An extreme skier, starting from rest, coasts down a mountain slope that makes an angle 25.0° with the horizontal. The coefficient of kinetic friction between her skis and the snow is 0.200. She coasts for a distance of 13.8 m before coming to the edge of a cliff. Without slowing down, she skis off the cliff and lands downhill at a point whose vertical distance is 4.50 m below the edge. How fast is she going just before she lands?

Question

An extreme skier, starting from rest, coasts down a mountain slope that makes an angle 25.0° with the horizontal. The coefficient of kinetic friction between her skis and the snow is 0.200. She coasts for a distance of 13.8 m before coming to the edge of a cliff. Without slowing down, she skis off the cliff and lands downhill at a point whose vertical distance is 4.50 m below the edge. How fast is she going just before she lands?

Answer 1

First calculate the potential energy decrease per unit mass,

delta PE = g *(13.8 sin25 + 4.50)
Subtract from that the work done against friction while on snow (per unit mass),
g*cos25*0.20*13.8

The result should be the kinetic energy per unit mass when she lands, which is V^2/2

Use that to calculate the final speed, V

Answer 2

To calculate the speed at which the skier lands, we need to find her speed at the edge of the cliff and then use that to determine her speed when she lands 4.50 m below.

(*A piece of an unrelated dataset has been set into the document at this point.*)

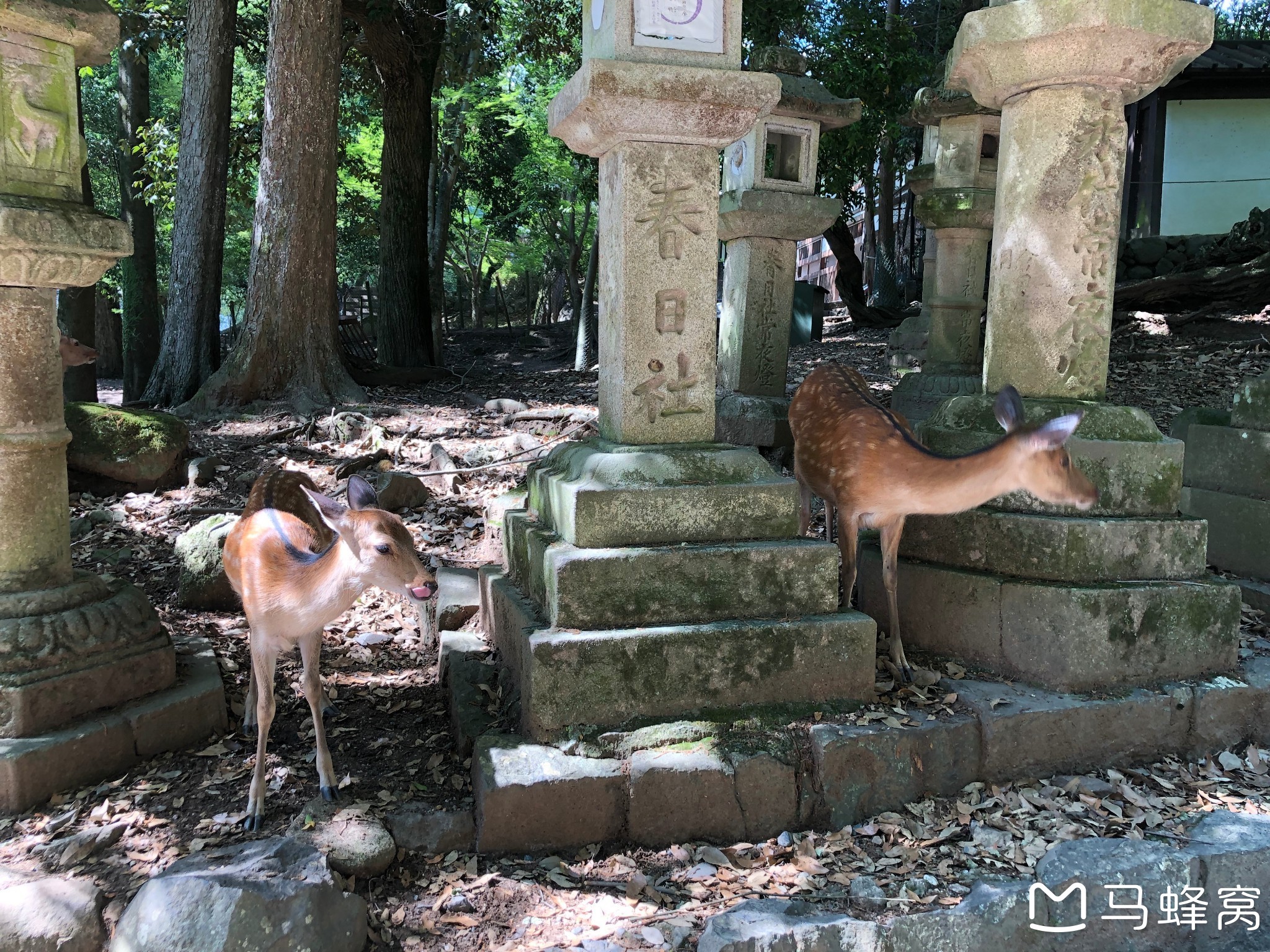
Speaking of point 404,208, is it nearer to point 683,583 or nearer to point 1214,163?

First, let's find the skier's speed at the edge of the cliff. We can use the principle of conservation of mechanical energy to solve this problem.

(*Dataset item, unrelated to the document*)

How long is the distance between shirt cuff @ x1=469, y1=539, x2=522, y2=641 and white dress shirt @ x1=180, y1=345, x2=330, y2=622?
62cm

The initial mechanical energy of the skier is given by:

E_initial = m * g * h_initial

Where:
m = mass of the skier
g = acceleration due to gravity (9.8 m/s^2)
h_initial = vertical distance at the edge of the cliff

The final mechanical energy of the skier is given by:

E_final = m * g * h_final + (1/2) * m * v^2

Where:
h_final = vertical distance below the edge (4.50 m)
v = speed at the edge of the cliff (what we're looking for)

Since there are no non-conservative forces acting on the skier (such as air resistance), the initial mechanical energy should be equal to the final mechanical energy:

E_initial = E_final

m * g * h_initial = m * g * h_final + (1/2) * m * v^2

Now, let's plug in the given values:

h_initial = 0 (since the skier starts from rest)
h_final = -4.50 m (negative because it is below the initial position)

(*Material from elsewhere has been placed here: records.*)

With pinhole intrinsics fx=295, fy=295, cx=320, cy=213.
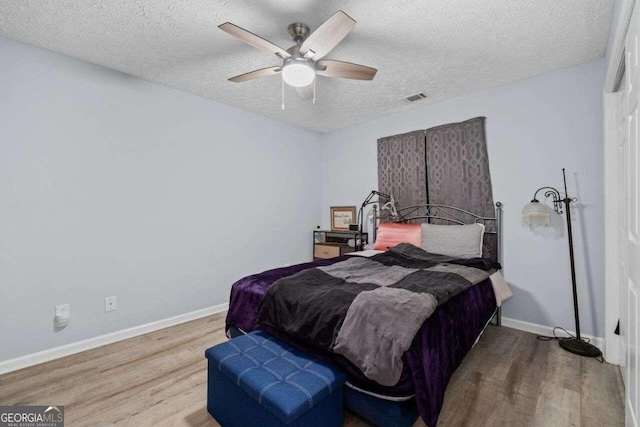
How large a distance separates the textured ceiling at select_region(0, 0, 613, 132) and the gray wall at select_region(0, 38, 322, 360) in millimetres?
313

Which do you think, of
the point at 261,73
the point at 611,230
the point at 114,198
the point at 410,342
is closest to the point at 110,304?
the point at 114,198

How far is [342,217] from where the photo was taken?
14.5ft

m * g * 0 = m * g * (-4.50 m) + (1/2) * m * v^2

Simplifying the equation:

0 = -4.50 * 9.8 m/s^2 + (1/2) * v^2

Rearranging the equation:

(1/2) * v^2 = 4.50 * 9.8 m/s^2

v^2 = 2 * 4.50 * 9.8 m/s^2

v^2 = 88.2 m^2/s^2

Finally, taking the square root of both sides to find v:

v = √(88.2 m^2/s^2)

v ≈ 9.39 m/s

Therefore, the skier's speed just before landing is approximately 9.39 m/s.